Mais en éliminant les broussailles, en maintenant ces milieux ouverts, il favorise des paysages, une certaine biodiversité qui intéresse le parc national des Cévennes. Et aussi les espaces qui sont brûlés l’hiver ne brûleront pas l’été et constituent d’excellents coupe-feux pour les sapeurs-pompiers.

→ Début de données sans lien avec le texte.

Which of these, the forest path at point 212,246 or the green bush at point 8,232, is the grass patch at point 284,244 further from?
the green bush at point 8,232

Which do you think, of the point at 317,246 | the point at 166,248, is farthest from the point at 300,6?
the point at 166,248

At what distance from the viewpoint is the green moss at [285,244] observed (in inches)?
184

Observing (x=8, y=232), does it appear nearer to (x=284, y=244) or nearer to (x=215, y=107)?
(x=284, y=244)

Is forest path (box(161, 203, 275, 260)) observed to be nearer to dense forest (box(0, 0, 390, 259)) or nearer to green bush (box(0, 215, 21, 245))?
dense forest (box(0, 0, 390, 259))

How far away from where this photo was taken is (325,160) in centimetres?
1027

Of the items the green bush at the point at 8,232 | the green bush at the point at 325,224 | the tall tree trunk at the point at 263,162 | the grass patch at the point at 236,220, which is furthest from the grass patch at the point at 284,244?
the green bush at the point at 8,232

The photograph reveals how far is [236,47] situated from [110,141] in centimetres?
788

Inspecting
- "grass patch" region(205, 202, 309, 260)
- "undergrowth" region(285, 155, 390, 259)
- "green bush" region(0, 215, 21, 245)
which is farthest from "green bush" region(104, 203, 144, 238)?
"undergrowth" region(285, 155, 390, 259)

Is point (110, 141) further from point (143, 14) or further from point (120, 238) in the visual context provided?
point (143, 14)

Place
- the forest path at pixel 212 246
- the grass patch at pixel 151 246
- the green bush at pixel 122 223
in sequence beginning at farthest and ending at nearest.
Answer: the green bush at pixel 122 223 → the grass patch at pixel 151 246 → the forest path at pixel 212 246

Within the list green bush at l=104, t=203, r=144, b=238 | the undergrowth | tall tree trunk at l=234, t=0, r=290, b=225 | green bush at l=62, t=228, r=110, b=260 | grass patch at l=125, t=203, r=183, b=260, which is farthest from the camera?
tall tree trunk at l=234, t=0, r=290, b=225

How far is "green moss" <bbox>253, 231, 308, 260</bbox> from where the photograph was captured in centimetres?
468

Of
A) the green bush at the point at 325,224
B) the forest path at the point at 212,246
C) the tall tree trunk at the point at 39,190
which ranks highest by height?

Ce que ces exemples soulignent, c’est que les feux anthropiques peuvent rendre des services à l’homme. On l’a vu, ils permettent de gérer des ressources naturelles de manière directe — on l’a vu avec les airelles ou encore des ressources végétales pour la vannerie — mais aussi de manière indirecte, c’est le cas du feu pastoral qui va permettre de favoriser la production d’herbe pour le troupeau. Mais aussi le feu qui va produire de l’herbe pour attirer le gibier. Ces feux anthropiques sont aussi de plus en plus utiles pour les gestionnaires d’espaces naturels. Ils permettent d’une part de contribuer à la prévention des risques d’incendie. Mais ils peuvent permettre d’entretenir certains écosystèmes, certains paysages dont on veut préserver la biodiversité.

Cependant, il demeure un paradoxe, c’est que l’intérêt pour les feux est souvent déconnecté d’une reconnaissance des savoirs détenus par les populations locales. Je le rappelle, si tous les feux ne sont pas bons, il en existe quelques-uns, il en existe qui peuvent être bénéfiques.

Dans le contexte actuel de changements sociétaux et de changements environnementaux, ces savoirs évoluent, se transforment, mais aussi disparaissent.

Il importe donc de les étudier, et de réfléchir de quelle manière ils peuvent constituer de possibles outils de gestion.